The peer-to-peer file-swapping wars have reportedly reached Sweden: A proposed law to ban swapping of copyrighted material online without paying royalties is said to have raised tensions in a country where legal loopholes are believed to make it hard, if not impossible, to stop file swapping.
Published reports April 3 indicated the Swedish government and entertainment industries are anxious to prosecute Internet file swappers, as the U.S. film and music industries have attempted, but some in the Scandinavian country say implementing such a law would be highly doubtful.
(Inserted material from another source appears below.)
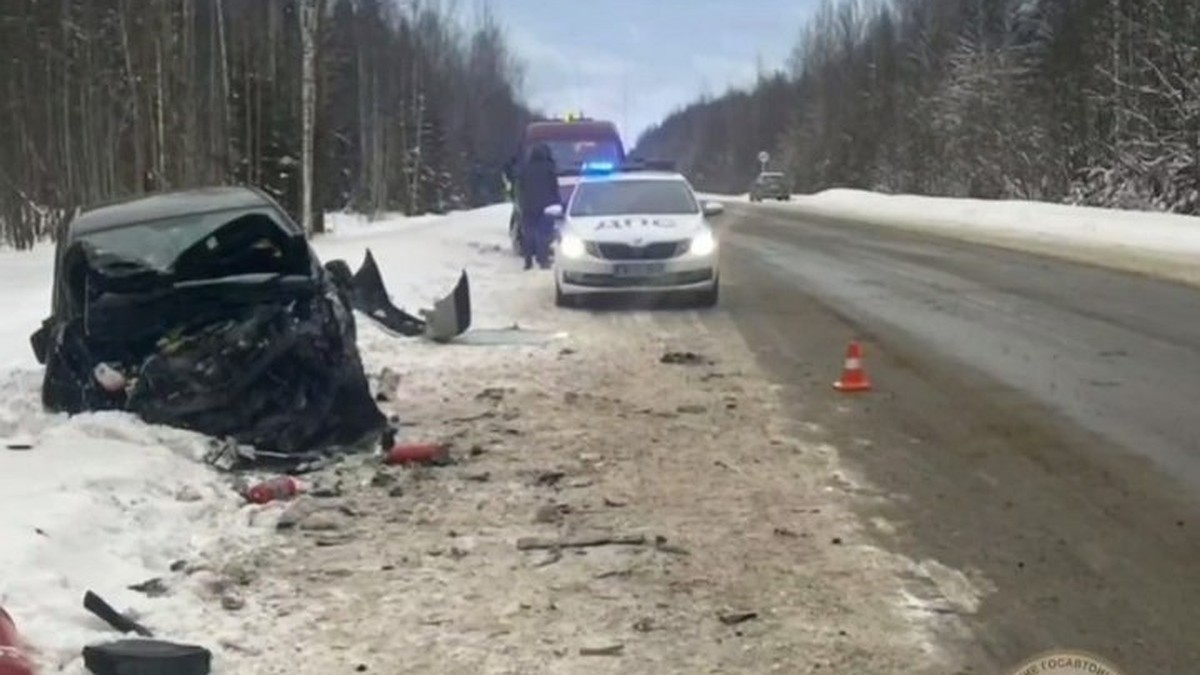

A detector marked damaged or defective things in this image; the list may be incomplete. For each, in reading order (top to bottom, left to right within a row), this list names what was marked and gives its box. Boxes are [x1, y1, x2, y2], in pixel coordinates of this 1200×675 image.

shattered windshield [566, 178, 700, 214]
shattered windshield [80, 206, 285, 269]
wrecked dark car [30, 184, 470, 456]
"There is an incredibly tense atmosphere here,” said Swedish Antipiracy Agency legal cousel Henrik Ponten to the French news wire Agence France-Presse. “I have had a number of threats made against me personally.” His group, in fact, has already begun trying to crack down on file swapping through “the foggy framework” of current Swedish copyright law, AFP reported.
"We want to cure the lack of clarity in the law so that regular people know" which material is legal and which illegal, Justice Minister Thomas Bodstreom told Expressen in March about the proposed law.
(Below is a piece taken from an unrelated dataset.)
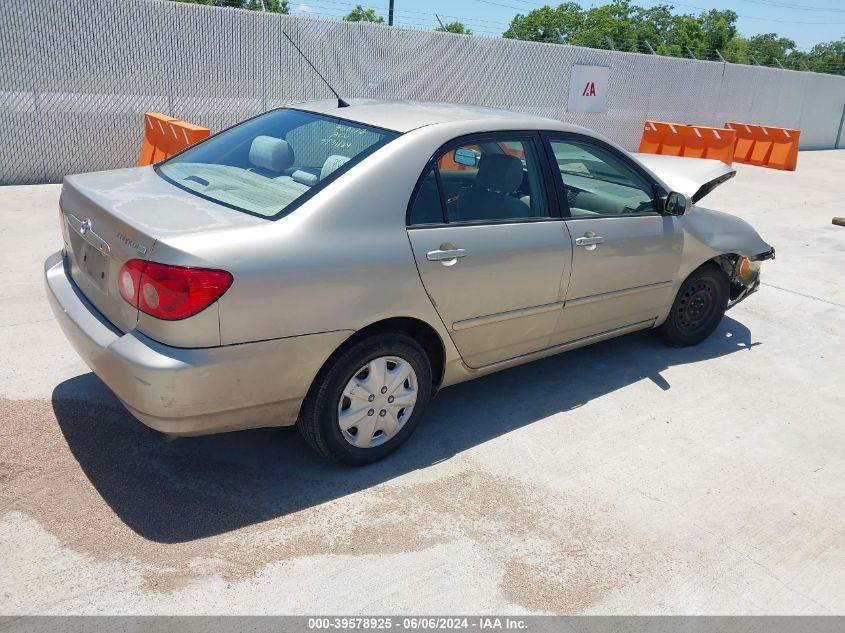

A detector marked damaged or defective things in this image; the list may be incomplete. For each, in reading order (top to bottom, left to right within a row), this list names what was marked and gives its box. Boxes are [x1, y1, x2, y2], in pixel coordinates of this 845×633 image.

damaged front end [716, 247, 776, 308]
The Swedish music industry sings a tune similar to that sung by the Recording Industry Association of America, claiming Swedish record industry revenues have fallen 30 percent since 2001, according to Lars Gustafsson, the chief executive of Sweden’s branch of the International Federation of the Phonograph Industry. Gustafsson said that “at least part” of the fall was due to illegal music downloading.
Ponten said online piracy in Sweden outpaces such activities in any other European country. He said at least 500,000 of Sweden’s 9 million residents use peer-to-peer file swapping programs to get and post films, music, and computer games online, with about 15 million such illegal copies downloaded annually.
Three Swedish opposition political parties have pledged to vote against the proposed law when it comes to parliamentary debate May 25, AFP reported. "Why should we criminalize the downloaders?” asked Johan Linder, a Member of Parliament for the Center Party. “It is often impossible for people to know whether what they see on the Internet has been put there legally or illegally.”